OCR-Optical mark recognition (also called optical mark reading and OMR) is the process of capturing human-marked data from document forms such as surveys and tests. They are used to read questionnaires, multiple-choice examination paper in the form of lines or shaded areas.

Accuracy is highly dependent on document type, quality of the scan, and document makeup. How do we give OCR the best chance to succeed? There are many ways, what I would like to talk about now is quality assurance.

Quality assurance is usually the final step in any OCR process where human reviews uncertainties, and business rules based on the OCR result. An uncertainty is a character that the software flags that did not during recognition satisfy a threshold. This process is a balancing act between a desire to limit as much human time as possible and a need to see every possible error but not more.

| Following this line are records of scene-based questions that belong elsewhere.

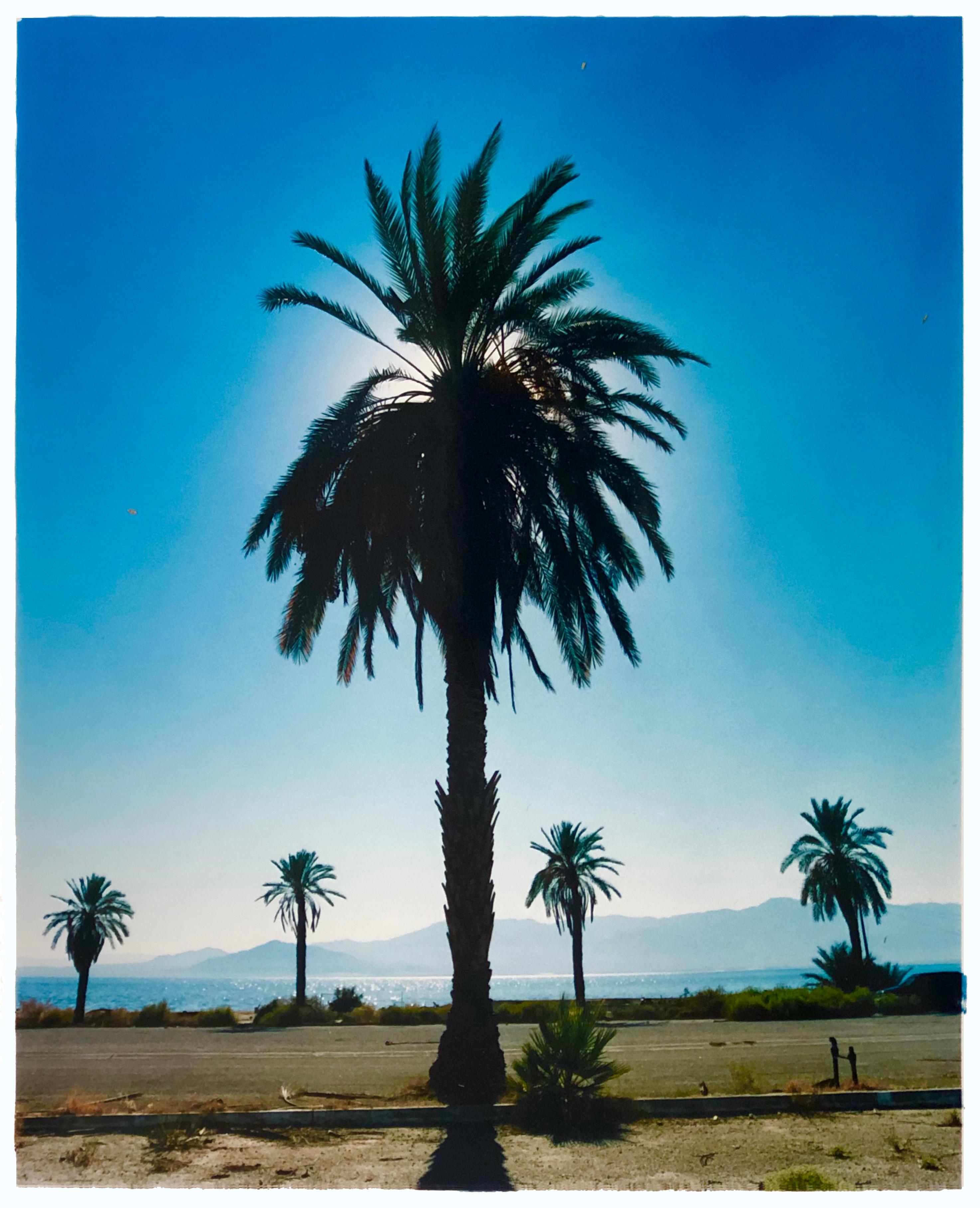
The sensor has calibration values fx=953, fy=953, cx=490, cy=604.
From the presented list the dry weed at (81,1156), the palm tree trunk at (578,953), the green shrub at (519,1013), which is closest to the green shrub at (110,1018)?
the green shrub at (519,1013)

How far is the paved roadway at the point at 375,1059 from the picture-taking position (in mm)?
12125

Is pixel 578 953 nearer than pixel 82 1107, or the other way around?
pixel 82 1107

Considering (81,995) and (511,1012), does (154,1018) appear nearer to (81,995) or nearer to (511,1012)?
(81,995)

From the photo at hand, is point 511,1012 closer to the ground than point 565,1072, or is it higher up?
closer to the ground

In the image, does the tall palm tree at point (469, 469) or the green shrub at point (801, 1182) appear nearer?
the green shrub at point (801, 1182)

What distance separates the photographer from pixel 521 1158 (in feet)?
30.4

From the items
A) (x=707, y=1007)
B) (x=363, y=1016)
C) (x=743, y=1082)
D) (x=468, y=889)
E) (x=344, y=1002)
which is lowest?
(x=344, y=1002)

Starting with a review of uncertainties. Here an operator will look at just those characters, words, sentences, that are uncertain. This is determined by the OCR product which will have some indicator of what they are. In full-page OCR often spell checking is used. In Data Capture usually, a review character-by-character of a field is done and you don’t see the rest of the results. Some organizations will set critical fields to be reviewed always no matter the accuracy. Others may decide that a field is useful but does not need to be 100%. Each package has its own variation of “verification mode”. It’s important to know their settings and the levels of uncertainty your documents are showing to plan your quality assurance.

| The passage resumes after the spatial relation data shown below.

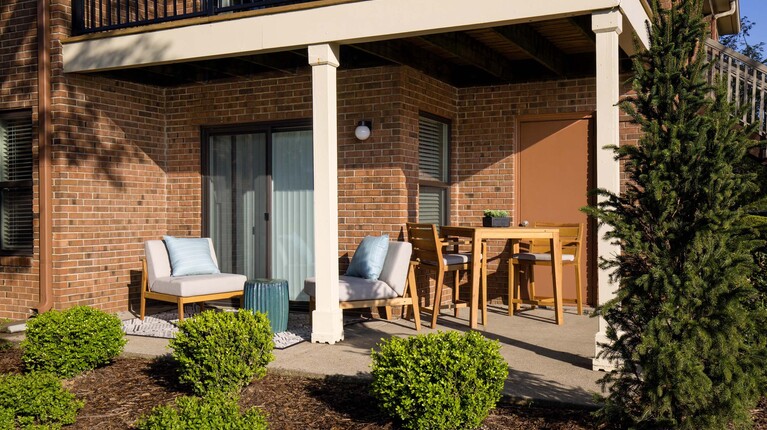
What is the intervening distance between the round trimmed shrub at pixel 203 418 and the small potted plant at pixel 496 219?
450cm

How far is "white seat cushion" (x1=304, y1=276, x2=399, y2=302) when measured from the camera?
263 inches

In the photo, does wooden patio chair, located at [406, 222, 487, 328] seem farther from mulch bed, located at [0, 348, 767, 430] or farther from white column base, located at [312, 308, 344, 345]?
mulch bed, located at [0, 348, 767, 430]

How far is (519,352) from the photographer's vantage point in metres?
5.88

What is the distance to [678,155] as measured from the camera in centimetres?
363

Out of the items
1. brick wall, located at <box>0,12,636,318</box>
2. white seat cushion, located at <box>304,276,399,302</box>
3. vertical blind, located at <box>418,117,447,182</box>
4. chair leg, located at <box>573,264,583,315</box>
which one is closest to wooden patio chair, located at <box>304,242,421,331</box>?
white seat cushion, located at <box>304,276,399,302</box>

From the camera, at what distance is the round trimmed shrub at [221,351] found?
4.82 m

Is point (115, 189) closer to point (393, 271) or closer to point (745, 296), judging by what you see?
point (393, 271)

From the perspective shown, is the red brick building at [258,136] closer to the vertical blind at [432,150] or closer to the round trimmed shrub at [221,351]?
the vertical blind at [432,150]

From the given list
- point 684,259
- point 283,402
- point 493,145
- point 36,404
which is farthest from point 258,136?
point 684,259

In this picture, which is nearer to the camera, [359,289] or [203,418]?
[203,418]

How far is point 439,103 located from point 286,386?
4.34 metres

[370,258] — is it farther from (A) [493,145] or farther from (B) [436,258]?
(A) [493,145]

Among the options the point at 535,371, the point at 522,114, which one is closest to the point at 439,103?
the point at 522,114

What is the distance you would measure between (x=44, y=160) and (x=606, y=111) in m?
5.35
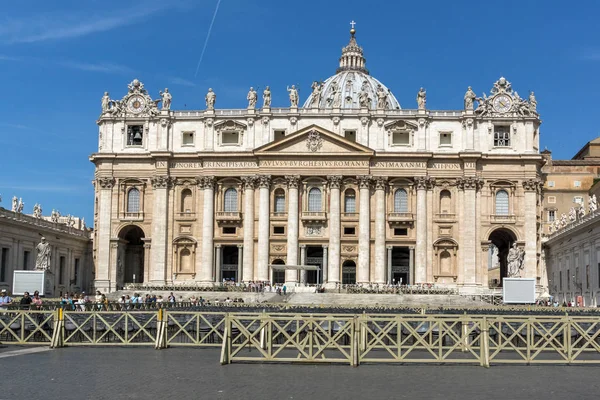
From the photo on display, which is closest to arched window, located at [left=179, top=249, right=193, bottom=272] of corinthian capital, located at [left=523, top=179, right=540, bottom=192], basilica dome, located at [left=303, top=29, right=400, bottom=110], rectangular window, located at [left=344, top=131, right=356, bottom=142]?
rectangular window, located at [left=344, top=131, right=356, bottom=142]

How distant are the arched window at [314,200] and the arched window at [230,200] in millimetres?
7816

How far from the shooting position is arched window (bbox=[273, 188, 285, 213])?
83188 millimetres

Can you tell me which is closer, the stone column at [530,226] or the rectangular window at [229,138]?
the stone column at [530,226]

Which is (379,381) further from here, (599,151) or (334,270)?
(599,151)

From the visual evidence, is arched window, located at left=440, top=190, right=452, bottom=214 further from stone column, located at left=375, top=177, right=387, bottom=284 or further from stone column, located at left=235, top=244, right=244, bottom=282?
stone column, located at left=235, top=244, right=244, bottom=282

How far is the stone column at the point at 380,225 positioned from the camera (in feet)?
266

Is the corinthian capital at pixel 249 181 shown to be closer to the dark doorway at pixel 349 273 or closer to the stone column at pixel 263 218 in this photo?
the stone column at pixel 263 218

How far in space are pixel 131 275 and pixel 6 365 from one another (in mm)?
69748

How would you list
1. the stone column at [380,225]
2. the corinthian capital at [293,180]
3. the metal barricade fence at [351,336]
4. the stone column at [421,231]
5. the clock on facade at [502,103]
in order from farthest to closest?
the clock on facade at [502,103]
the corinthian capital at [293,180]
the stone column at [380,225]
the stone column at [421,231]
the metal barricade fence at [351,336]

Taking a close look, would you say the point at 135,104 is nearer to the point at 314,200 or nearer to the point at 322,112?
the point at 322,112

After the characters and words have been checked in Data Capture there is an additional step in quality assurance, business rules. In this process the software will apply arbitrary rules the organization creates and check them against the fields, a good example might be “don’t enter anyone in the system whose birth year is earlier than 1984”. If such a document is found it is flagged for an operator to check. These rules can be endless, and packages today make it very easy to create custom rules. The goal would be to first deploy business rules you have already in place in the manual operation and augment it with rules to enhance accuracy based on the raw OCR results you are seeing.

In some more advanced integrations, the use of a database or body of knowledge is deployed as first-round quality assurance that is also still automated.

These two quality assurance steps combined should give any company a chance to achieve the accuracy they are seeking. Companies who fail to recognize or plan for this step are usually the ones that have the biggest challenges using OCR and Data Capture technology.